Enfin l'étude se fixe sur l'homme comme être spécifique, explorant sa praxis (l'action) comme sa poiesis (fabrcation, création). S. Bassu analyse ainsi le bonheur, la vertu, le désir ou la délibération chez Aristote en indiquant en quoi les ambiguïtés de certaines de certaines de ses formulations posent des questions qui ont structuré le champ et la tradition éthique. Par exemple, un débat est né entre ceux qui tiennent de l' « intellectualisme moral » et ceux qui attribuent à la partie irrationnelle de l'âme, c'est-à-dire au désir, l'initiative dans l'action. On trouve également dans l'ouvrage de S.Bassu une fort bonne analyse de l'imitation chez Aristote, nécessaire pour comprendre sa poétique, axée sur l'utilisation que l'homme fait des images. Elle se rattache ainsi donc à l'imagination et à l'apparence. L'analyse du plaisir que procure l'imitation explique qu'il est double, venant d'une part de l'action de mesurer la distance entre l'apparence de l'image et la réalité, et, d'autre part, dans la contemplation de choses qui, si elles ne nous étaient pas présentées sous la forme d'images, nous seraient pénibles (les cadavres, les monstres, etc.). De façon toute aussi claire et précise, le concept crucial de « catharsis », transposé du plan médical au plan éthique, qui a tant fait couler d'encre, est rapporté à l'opération qui ôte à nos passions leur caractère excessif en contemplant leur imitation. Le spectateur se trouve ainsi purifié.
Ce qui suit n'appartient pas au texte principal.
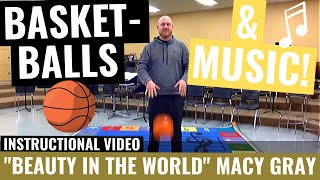 """Beauty in the World"" Basketball Routine Details"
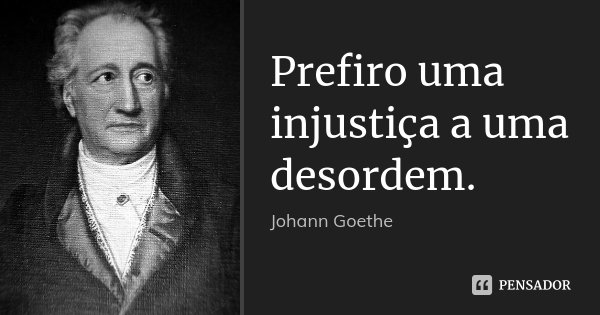 Prefiro uma injustiça a uma desordem.... Frase de Johann Goethe.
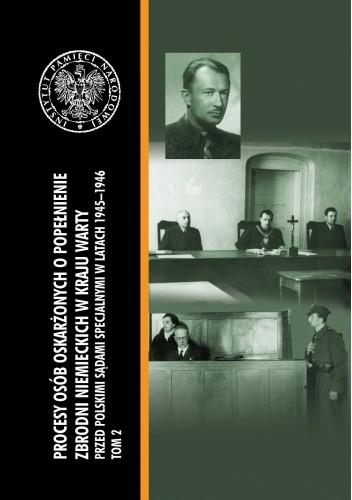Okładka książki Procesy osób oskarżonych o popełnienie zbrodni niemieckich w Kraju Warty przed polskimi sądami specjalnymi w latach 1945–1946. Tom II Artur Pawlicki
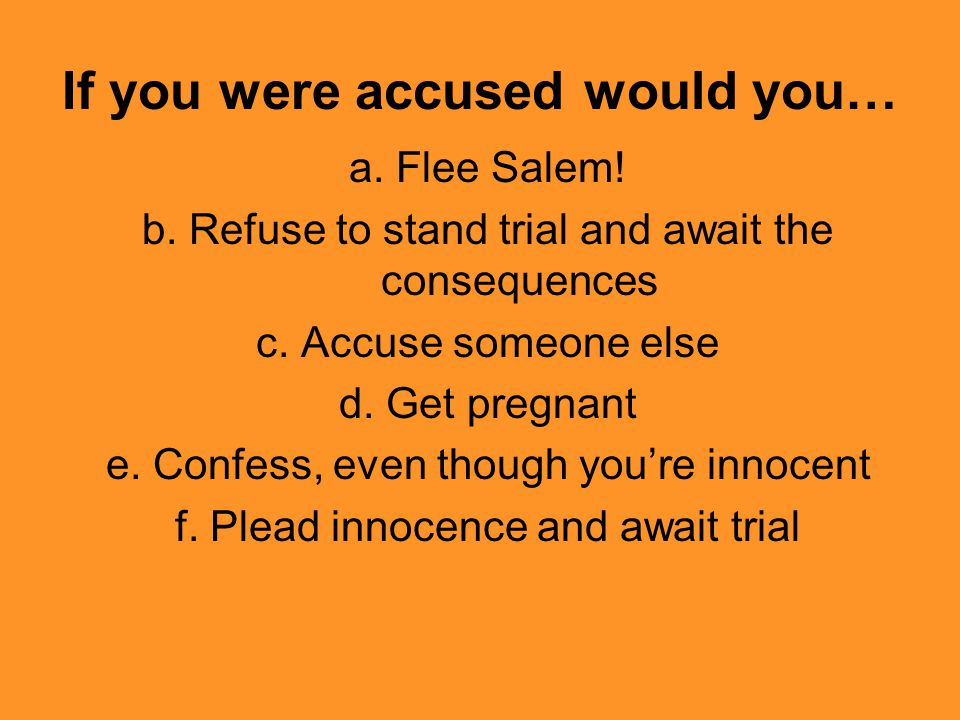 If you were accused would you… a. Flee Salem. b.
Ainsi écrit-il : «le spectateur éprouve un plaisir intense devant le spectacle tragique parce que la contemplation esthétique associe proximité et distanciation : par la proximité, le spectateur éprouve des émotions semblables au personnage, mais par la distanciation, ces émotions modérées et maîtrisées, laissent place à la délectation de ne pas être impliqué par le destin tragique qui se déroule sous ses yeux. Ainsi s'opère la purification des émotions » .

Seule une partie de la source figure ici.